The family interest in Model T's began with Dave Nolting's father who had a 1909 Model T Touring. He bought it in 1954. Dave Nolting says, he was born a few months later.

"The first picture I have of myself is in that car with mom and dad in the centennial parade here in Ashley." Says Nolting.

Automotive historian Bob Casey says the Nolting family is typical of Model T collectors.

"This is a real family activity," says Casey. "You bring your kids up in this."

Casey is the curator of transportation at the Henry Ford Museum in Dearborn.

Designed to be simple and, for its time, reliable, the Model T has by today's standards a spindly if not fragile look to it. Dave Nolting says, despite its appearance, the car is tough and durable with a steel body that twists and turns but does not break.

The latest addition to the Nolting collection is a 1914 Model T with brass grill and headlights. The headlights run on gas, powered by a generator that sits on the driver's side running board. The only door is a tiny one on the passenger's side.

The tube tires are 30 inches in diameter by 3 inches wide. They look more like bicycle tires and seem unlikely candidates to provide anything close to a smooth ride as defined by today's cars.

A surprise awaits as Dave Nolting and I squeeze into the front seat, reminded that people 100 years ago were smaller in size probably much smaller.

Ben Nolting volunteers to crank the engine on the Model T. After three tries, the engine starts up. Dave pulls the car out of his garage and heads for the open road.

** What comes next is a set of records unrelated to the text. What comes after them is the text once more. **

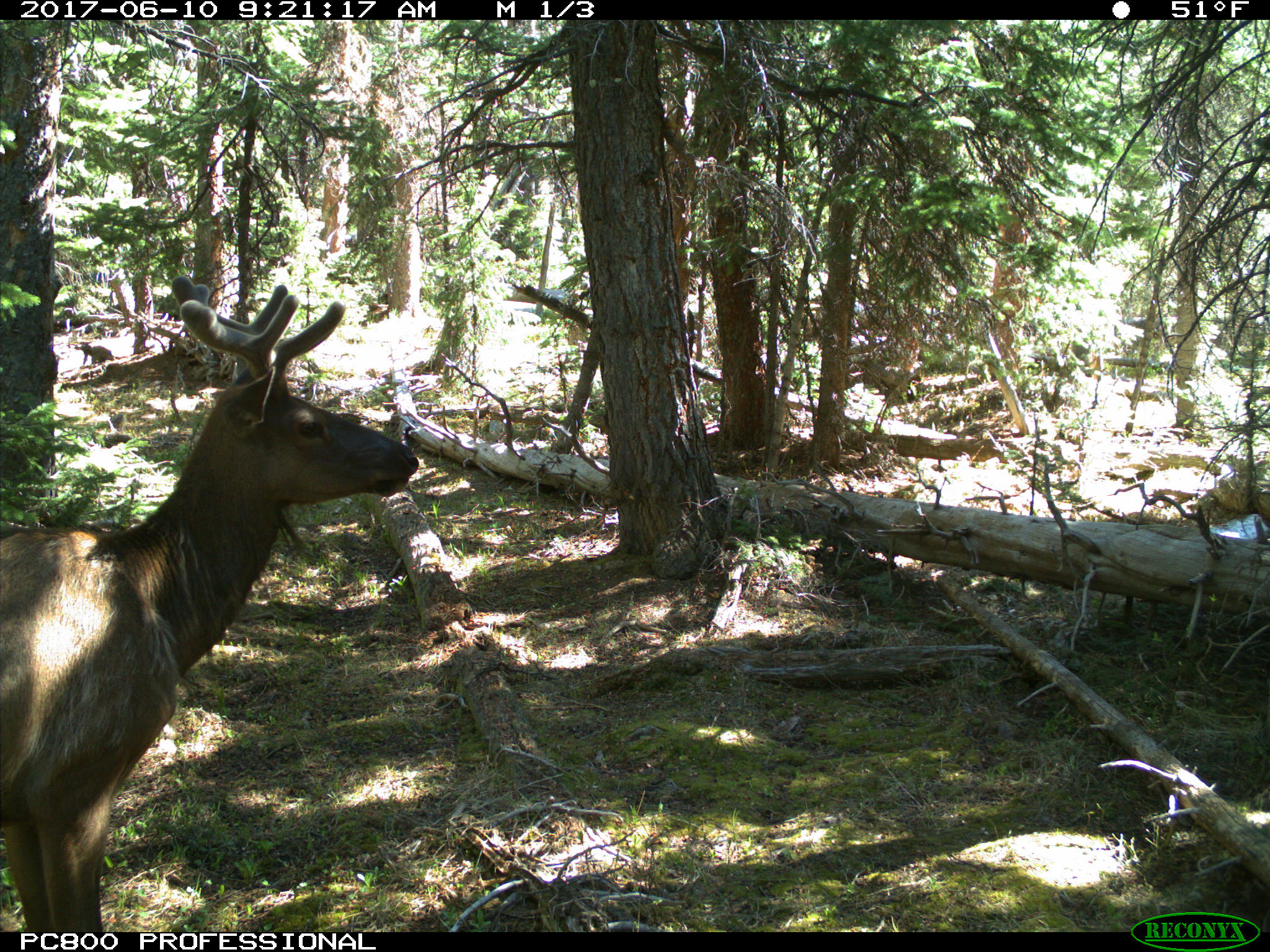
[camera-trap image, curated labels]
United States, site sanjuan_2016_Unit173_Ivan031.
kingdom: Animalia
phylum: Chordata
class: Mammalia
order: Artiodactyla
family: Cervidae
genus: Cervus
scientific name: Cervus elaphus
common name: red deer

In response to a question about what the starting of the engine makes him think about, Nolting says this one is similar to the one his father had, and it reminds him of when he was a child ..." the way it drives, the way it rides, even the smell. It takes me back."

His voice softens and falls beneath the sound of the engine. The car has no gauges of any kind, and no speedometer. Nolting says he generally drives between 30 and 35 miles per hour. The car will go faster, he says, but it brakes really well at 30-35 miles per hour. Nolting smiles as he drives past a sheriff's deputy parked along the side the road.

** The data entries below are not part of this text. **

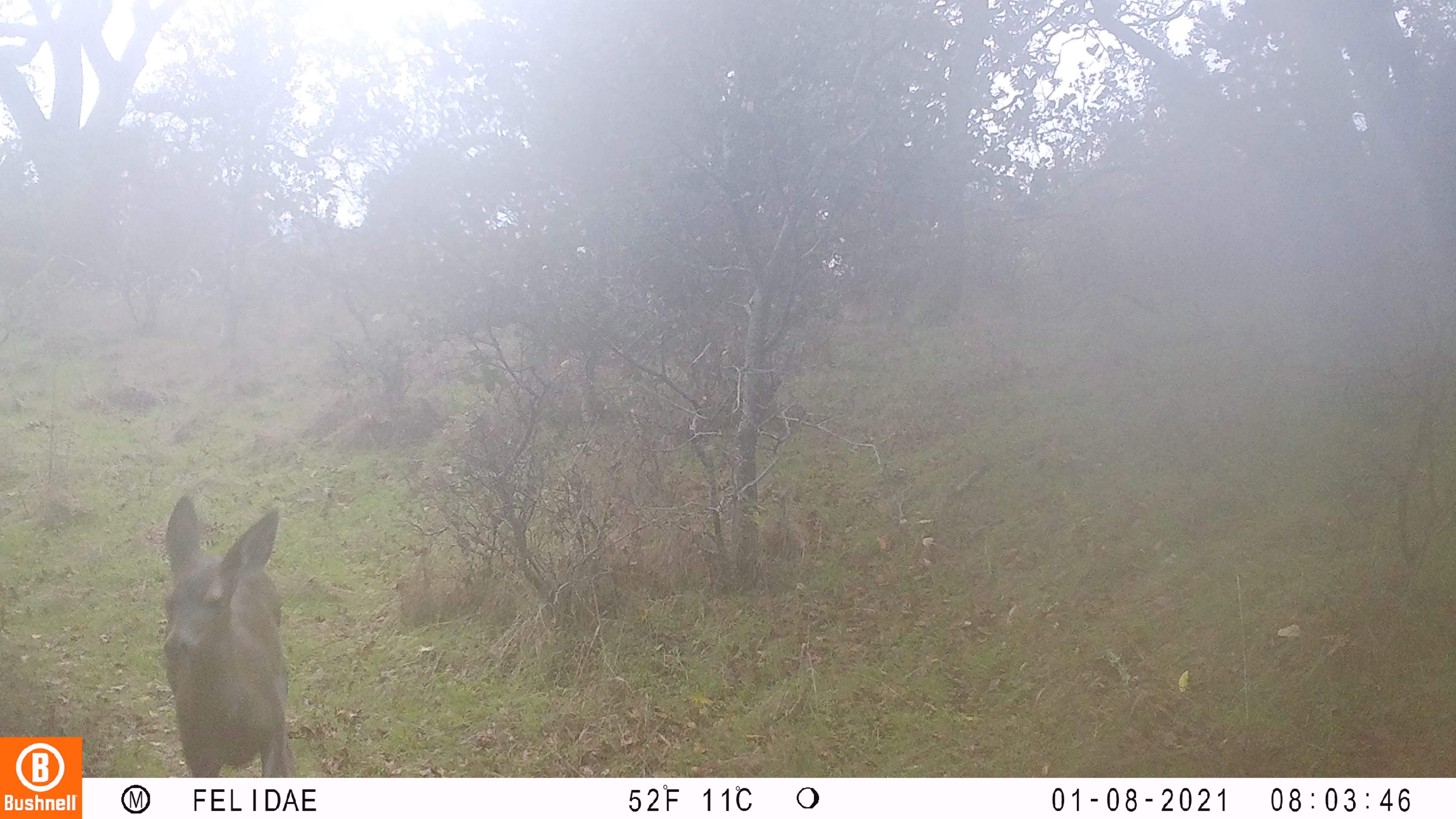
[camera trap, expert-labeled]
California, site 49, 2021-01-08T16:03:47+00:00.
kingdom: Animalia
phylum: Chordata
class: Mammalia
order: Artiodactyla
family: Cervidae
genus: Odocoileus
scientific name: Odocoileus hemionus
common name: mule deer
Mule deer (Odocoileus hemionus).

"Hope he doesn't get us for speeding," Nolting quips. Ben Nolting says, driving the Model T is fun, but restoration is his favorite part. Then again, he clearly enjoys swapping stories with others about the early days of the vehicle. He says Ford would give a dealer one car, and the dealer had to sell that car before getting another one. It might take three months for a dealer to make a sale. And many of the buyers were farmers, accustomed to driving a team of horses. Ben Nolting picks up the story from there: "When they bought the car, the dealer gave them driving lessons. They ran many of [the cars] through fences and into barns yellin' whoa! Here you had a new car in need of a new fender. Not only was Ford making a lot of cars. He was also making a lot of spare parts because they put a lot of new fenders on these cars. "

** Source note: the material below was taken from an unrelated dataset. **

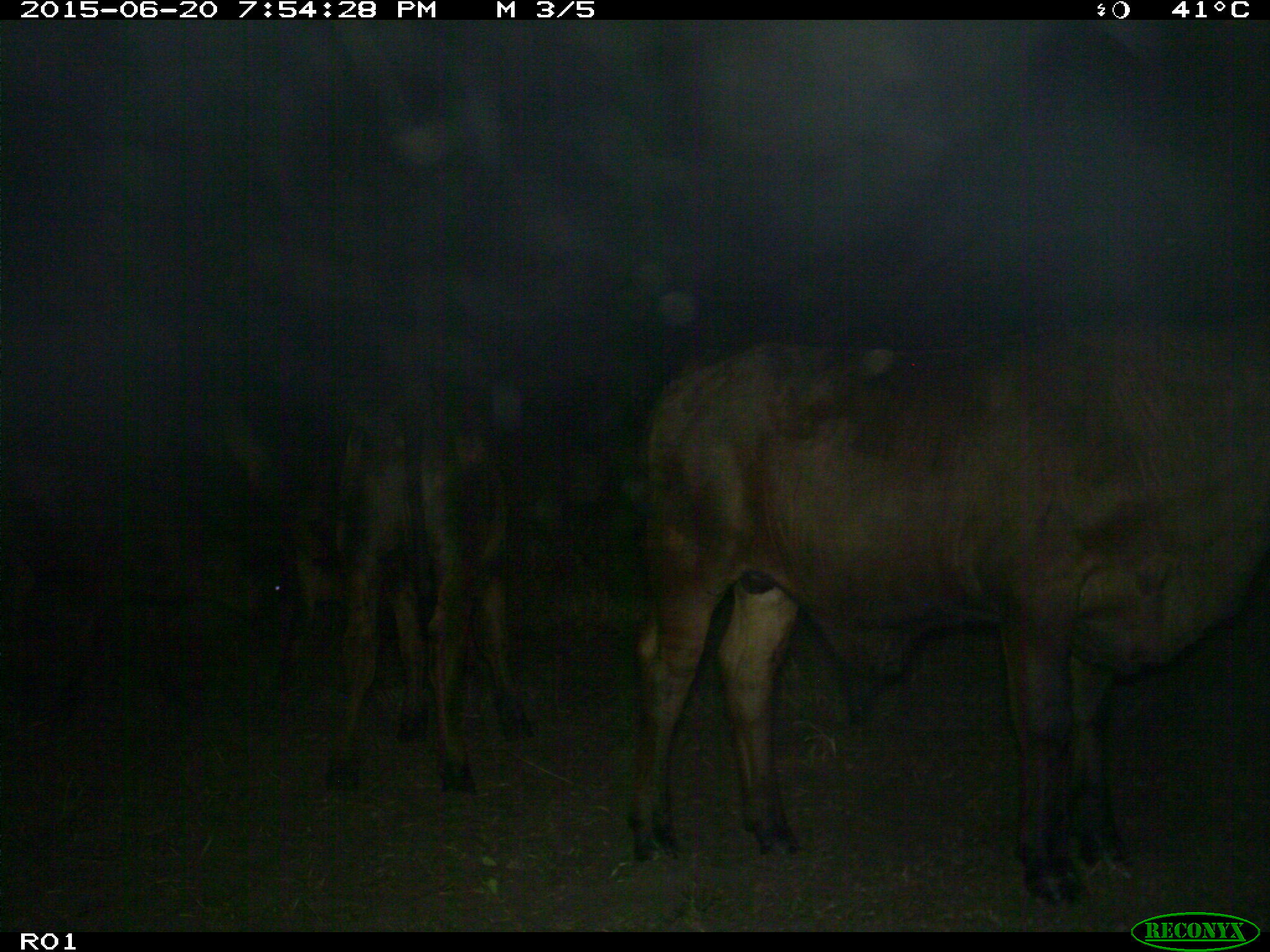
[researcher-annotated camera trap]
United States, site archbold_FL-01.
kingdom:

Historian Bob Casey says demand for the car and all those spare parts spurred Henry Ford to develop a faster way to deliver the product.

He initially contracted out work on Model T engines, transmissions and frames, and then assembled them at the Highland Park plant north of Detroit. Casey says, Ford gradually brought the outside work in-house and in 1913, fewer than five years into the production of the popular Model T, the first assembly line was running.

By the time manufacture of the Model T ended in 1927, Ford had made more than 15 million of them

"That 15 million number," says Casey,"was finally exceeded by the Volkswagon Beetle. That's the only other car that's been made in greater volume." Nolting is relaxed and smiling as he drives the country roads near his home in Ashley in north central Ohio. He says the Model T's are fun, but a lot of the enjoyment he experiences is where he goes and who goes along. He explains: "My wife and I travel in my little green sedan. You made good friends in the club. There's good people in every hobby, but this is how we meet them."

He smiles as he looks out over the tiny hood of his Model T.

In Richmond, Indiana this week, Dave and Ben Nolting are meeting many more people who share their hobby. Hundreds of Model T owners are gathered to observe the car's 100th anniversary.

And many of them brought the family.